Sony Pictures
Arnold Schwarzenegger auf der Premiere von Terminator 3 - Rebellion der Maschinen
Die Wege des Arnold Schwarzenegger
Starfeature: Körperkult, Kino, Politik
Mit kaum dreißig ist er der erfolgreichste Bodybuilder aller Zeiten, wenig später bricht er Kassenrekorde im Kino, wird zeitweise zum bestbezahlten Schauspieler. Danach verlegt er sich auf die Politik und wird Gouverneur von Kalifornien. Diese Eckpunkte in der Laufbahn Arnold Schwarzeneggers dürften allgemein bekannt sein. Andere Facetten seines Lebens bleiben vor diesem Hintergrund oft unberücksichtigt. Wer denkt schon, dass der spätere Action-Held in mehreren anspruchsvollen New-Hollywood-Produktionen mitwirkte und vor den eher bescheidenen Actioneinsätzen mit einem Golden Globe als bester Newcomer ausgezeichnet wurde? Deshalb hier das Porträt einer erstaunlichen Karriere.
erschienen am 11. 07. 2010
Sony Pictures
Arnold Schwarzenegger in: Terminator 3 - Rebellion der Maschinen
Große Träume, ehrgeizige Ziele
Man stelle sich vor, Arnold Schwarzenegger wäre damals als kleiner Junge im Dorf Thal bei Graz nicht auf die amerikanischen Kraftprotzzeitungen gestoßen. Er wäre nicht fasziniert von den Muskelbergen gewesen, die ihn aus den Blättern entgegen strahlten. Er hätte nicht seine eigene Zukunft in die Bilder projiziert und wäre später nicht mit ungeheurem Ehrgeiz zu Werke gegangen, um seinen Vorbildern nachzueifern.

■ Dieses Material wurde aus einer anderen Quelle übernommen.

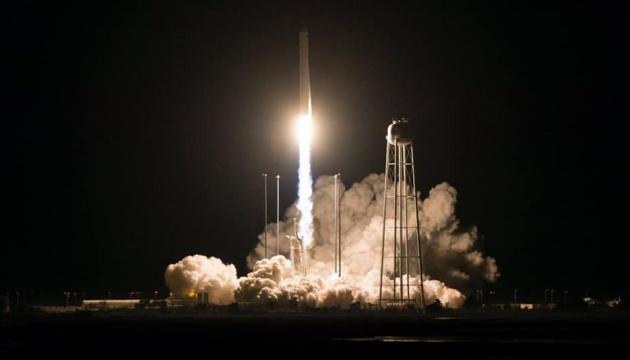 У листопаді двічі успішно запустили ракети, створені за участі України - Порошенко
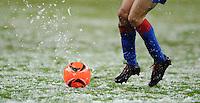 FUSSBALL   EUROPA LEAGUE   SAISON 2010/2011  GRUPPE B  Bayer 04 Leverkusen - Atletico Madrid                16.12.2010 Fussball Allgemein: Roter Ball auf schneebedeckten Rasen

Der Welt wäre eine der erstaunlichsten Karrieren der modernen Popkultur entgangen: Ein Bodybuilder, der alles erreicht, was man als Hantel stemmender Muskelmann erreichen kann. Ein Immobilienmakler, der mit jungen Jahren schon ein Millionen-Vermögen erwirtschaftet. Ein Schauspieler, der den Status eines Megastars erreicht. Schließlich ein Politiker, der wegen unliebsamer politischer Entscheidungen bei den einen höchst umstritten ist, bei den anderen seiner Kompetenz wegen durchaus respektiert wird.
Sony Pictures
Arnold Schwarzenegger und Kristanna Loken auf der Premiere von Terminator 3 - Rebellion der Maschinen
Der amerikanische Traum
Schwarzenegger will hoch hinaus, die Grenzen des Machbaren interessieren ihn nicht. Inzwischen gehört es in jedem Englischunterricht mit dem Thema American Dream zum Standard, die Biographie des Österreichers zu behandeln und ihn als Beispiel für das Erreichbare im Land der unbegrenzten Möglichkeiten zu nennen. Natürlich bleibt an dieser Stelle die Frage nach dem Hintergrund dieses Erfolges.

Sicher mag Schwarzeneggers Ehrgeiz dazu beigetragen haben, als Bodybuilder erreicht er früh seinen Zenit, erlangt Kultstatus, noch bevor er dreißig ist. Als Zwanzigjähriger wird er zum jüngsten Mister Universum aller Zeiten und verteidigt diesen Titel vier Jahre lang. Zudem ist er siebenfacher Mr. Olympia. Das macht Schwarzenegger zum erfolgreichsten Bodybuilder seiner Zeit und sichert ihm die Aufnahme in die Hall of Fame der IFBB (International Federation of Bodybuilding & Fitness).
Sony Pictures
Arnold Schwarzenegger in: Terminator 3 - Rebellion der Maschinen
Erste Schritte beim Film
Das alles reicht der österreichischen Eiche nicht. Ganz nach dem olympischen Motto höher, schneller, weiter, nimmt Mr. Olympia neue Ziele in Angriff. Noch während seiner Sportlerzeit studiert Schwarzenegger Wirtschaftslehre, wird Immobilienmakler und setzt nebenbei seine Filmkarriere in Gang. 1970 debütiert er als Arnold Strong in dem minderwertigen Machwerk "Herkules in New York" und scheitert in jeder Hinsicht. Doch die Hartnäckigkeit des erfolgsverwöhnten Österreichers lässt ihn an seinem Vorhaben festhalten.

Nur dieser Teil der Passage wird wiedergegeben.